**Supplied records**
-------------------------

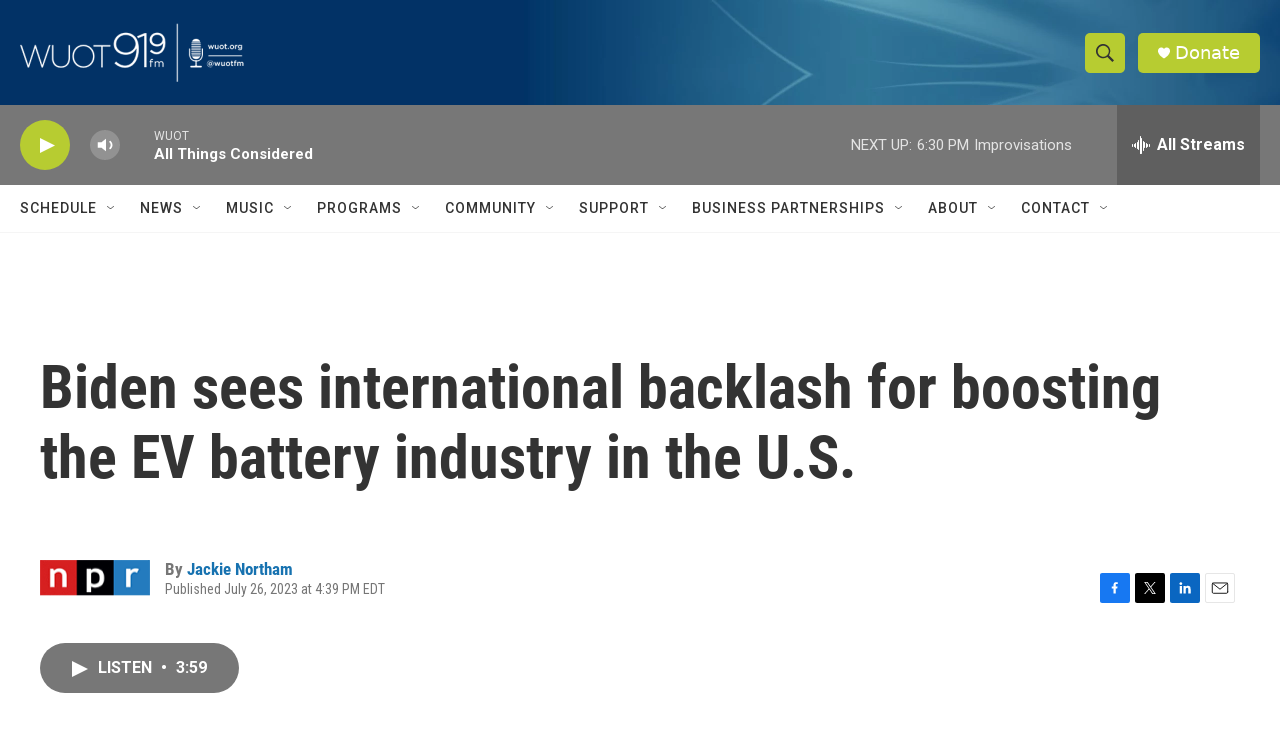

--- FILE ---
content_type: text/html; charset=utf-8
request_url: https://www.google.com/recaptcha/api2/aframe
body_size: 268
content:
<!DOCTYPE HTML><html><head><meta http-equiv="content-type" content="text/html; charset=UTF-8"></head><body><script nonce="PNKnqFiFje3EIVoAzMRG2A">/** Anti-fraud and anti-abuse applications only. See google.com/recaptcha */ try{var clients={'sodar':'https://pagead2.googlesyndication.com/pagead/sodar?'};window.addEventListener("message",function(a){try{if(a.source===window.parent){var b=JSON.parse(a.data);var c=clients[b['id']];if(c){var d=document.createElement('img');d.src=c+b['params']+'&rc='+(localStorage.getItem("rc::a")?sessionStorage.getItem("rc::b"):"");window.document.body.appendChild(d);sessionStorage.setItem("rc::e",parseInt(sessionStorage.getItem("rc::e")||0)+1);localStorage.setItem("rc::h",'1769032123883');}}}catch(b){}});window.parent.postMessage("_grecaptcha_ready", "*");}catch(b){}</script></body></html>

-------------------------

**Required work**
Count each line of the listing above in which "recaptcha" appears, and give that count with nothing added.

**Completed task**
2